Lines before the one with "body_size: 267" are left out; return that line and all that follow it, exactly, through the end of the data.

:: Records supplied ::

-----

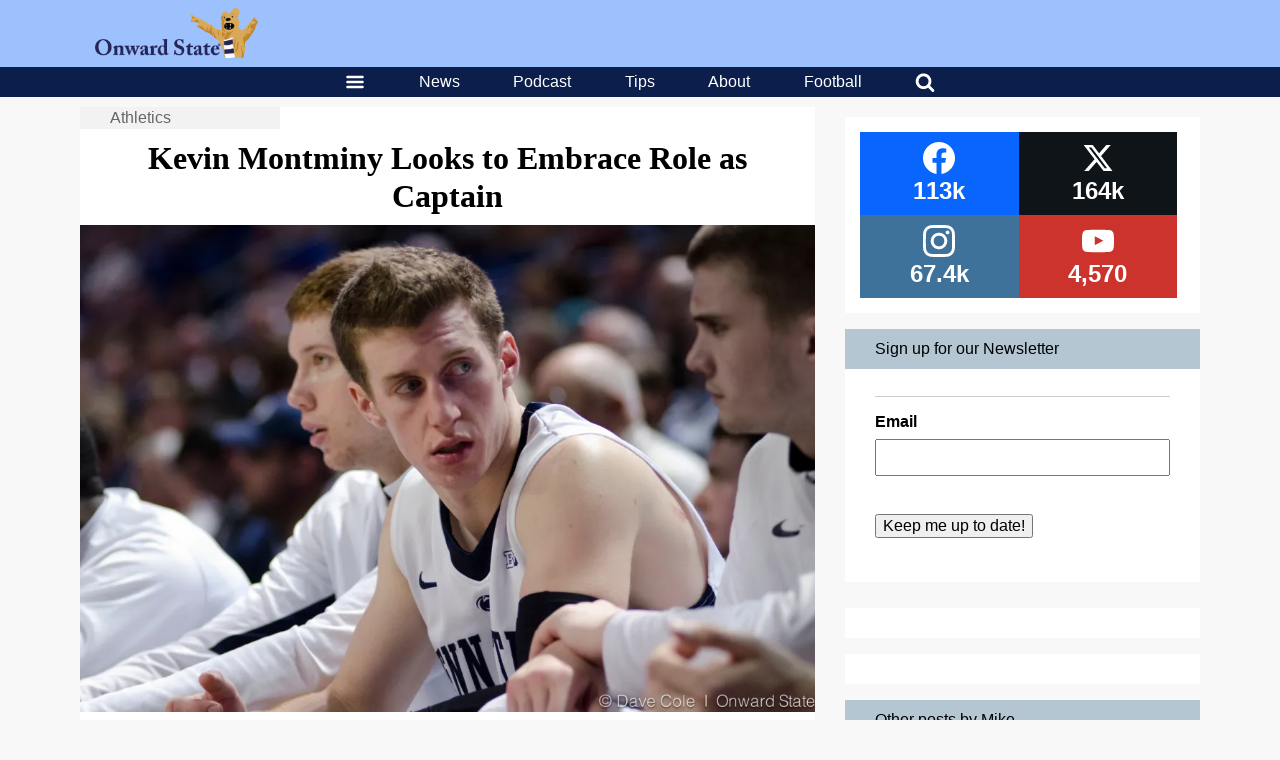

--- FILE ---
content_type: text/html; charset=utf-8
request_url: https://www.google.com/recaptcha/api2/aframe
body_size: 267
content:
<!DOCTYPE HTML><html><head><meta http-equiv="content-type" content="text/html; charset=UTF-8"></head><body><script nonce="1vF3SQpxQexs9Nq_f-uebw">/** Anti-fraud and anti-abuse applications only. See google.com/recaptcha */ try{var clients={'sodar':'https://pagead2.googlesyndication.com/pagead/sodar?'};window.addEventListener("message",function(a){try{if(a.source===window.parent){var b=JSON.parse(a.data);var c=clients[b['id']];if(c){var d=document.createElement('img');d.src=c+b['params']+'&rc='+(localStorage.getItem("rc::a")?sessionStorage.getItem("rc::b"):"");window.document.body.appendChild(d);sessionStorage.setItem("rc::e",parseInt(sessionStorage.getItem("rc::e")||0)+1);localStorage.setItem("rc::h",'1769407764404');}}}catch(b){}});window.parent.postMessage("_grecaptcha_ready", "*");}catch(b){}</script></body></html>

-----

:: Answer for this exercise ::
body_size: 267
content:
<!DOCTYPE HTML><html><head><meta http-equiv="content-type" content="text/html; charset=UTF-8"></head><body><script nonce="1vF3SQpxQexs9Nq_f-uebw">/** Anti-fraud and anti-abuse applications only. See google.com/recaptcha */ try{var clients={'sodar':'https://pagead2.googlesyndication.com/pagead/sodar?'};window.addEventListener("message",function(a){try{if(a.source===window.parent){var b=JSON.parse(a.data);var c=clients[b['id']];if(c){var d=document.createElement('img');d.src=c+b['params']+'&rc='+(localStorage.getItem("rc::a")?sessionStorage.getItem("rc::b"):"");window.document.body.appendChild(d);sessionStorage.setItem("rc::e",parseInt(sessionStorage.getItem("rc::e")||0)+1);localStorage.setItem("rc::h",'1769407764404');}}}catch(b){}});window.parent.postMessage("_grecaptcha_ready", "*");}catch(b){}</script></body></html>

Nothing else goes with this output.